— START Page excerpt —

Since the emergence of the World Wide Web in the mid-1990s, metadata has been recognized as a key technology for digital libraries. Metadata is typically defined as "data about other data" – a simple definition that embraces a broad range of resources from library catalogs and indexes to thesauri, ratings, reviews, and terms and conditions for use. On the Internet, metadata is designed for tasks ranging from resource description and discovery to archiving, trading, content filtering, resource syndication and information management. This diversity of purpose reflects the variety of information resources available on the Internet, ranging from personal web pages to huge portals for government information, digital libraries, and shopping catalogs, as well as the variety of users ranging from young children to businesses and professionals.

There are various communities that use metadata on the Internet – such as digital libraries, museums and e-governments. Each community has defined its own metadata standard, e.g., Dublin Core Metadata Element Set (DCMES) [4], Metadata Encoding and Transmission Standard (METS) [12], Metadata Object Description Schema (MODS) [13], and IEEE Learning Object Metadata (LOM) [6] – according to its purpose. A domain-specific metadata standard fills a community's demands. However, the standard may compromise discovery and reuse of metadata across communities. It is necessary to satisfy both interoperability and domain specificity. Thus, interoperability is one of the important issues for the metadata and digital library communities.

A metadata schema registry (or simply, metadata registry) is a formal system that provides services over metadata vocabularies to users and machines. A metadata schema registry is widely recognized as an important tool not only to share information about metadata vocabularies but also to enhance reusability of metadata vocabularies. It is also known that a metadata registry has important roles for semantic metadata interoperability among communities speaking different languages and over time [20]. Achieving metadata interoperability is fundamental to making information resources shareable and discoverable. This article describes the basic requirements and functions of metadata schema registries. The authors have been developing a metadata schema registry since 1998, as well as developing some software tools for using metadata schema registries. From our experiences, we have found that metadata schema registries have the potential to provide various services based on metadata schemas. This article also describes a functional extension of a metadata schema registry for metadata applications.

Background

Metadata Schemas

A metadata schema defines a framework for representing metadata. In general, a metadata schema includes semantic definitions of terms used in the schema, structural constraints and data structure definitions, and bindings to physical description syntax (such as XML).

— END Page excerpt —
— START Dataset extract —

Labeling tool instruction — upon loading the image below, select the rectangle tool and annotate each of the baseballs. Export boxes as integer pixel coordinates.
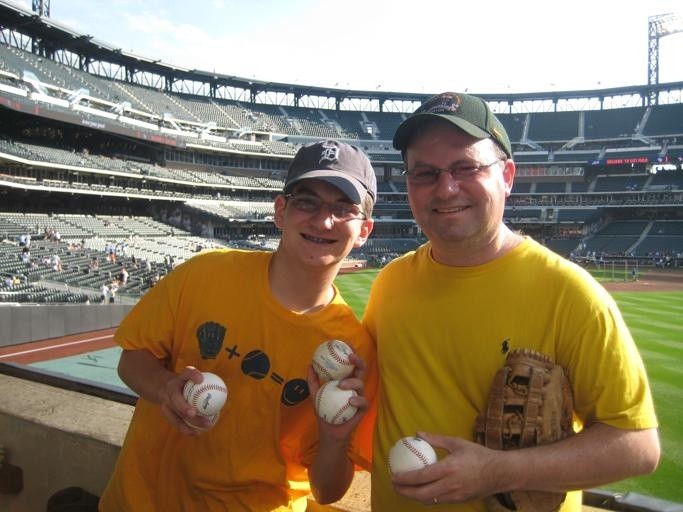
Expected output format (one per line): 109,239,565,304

— END Dataset extract —

# [Tasks for this exercise]
1: List every metadata standard named in the excerpt on metadata schema registries.
2: Reproduce the part of the excerpt on metadata schema registries that opens with the words containing "There are various" and closes with "digital library communities.".

# [The responses]
1:
- Dublin Core Metadata Element Set (DCMES)
- Metadata Encoding and Transmission Standard (METS)
- Metadata Object Description Schema (MODS)
- IEEE Learning Object Metadata (LOM)

2:
There are various communities that use metadata on the Internet – such as digital libraries, museums and e-governments. Each community has defined its own metadata standard, e.g., Dublin Core Metadata Element Set (DCMES) [4], Metadata Encoding and Transmission Standard (METS) [12], Metadata Object Description Schema (MODS) [13], and IEEE Learning Object Metadata (LOM) [6] – according to its purpose. A domain-specific metadata standard fills a community's demands. However, the standard may compromise discovery and reuse of metadata across communities. It is necessary to satisfy both interoperability and domain specificity. Thus, interoperability is one of the important issues for the metadata and digital library communities.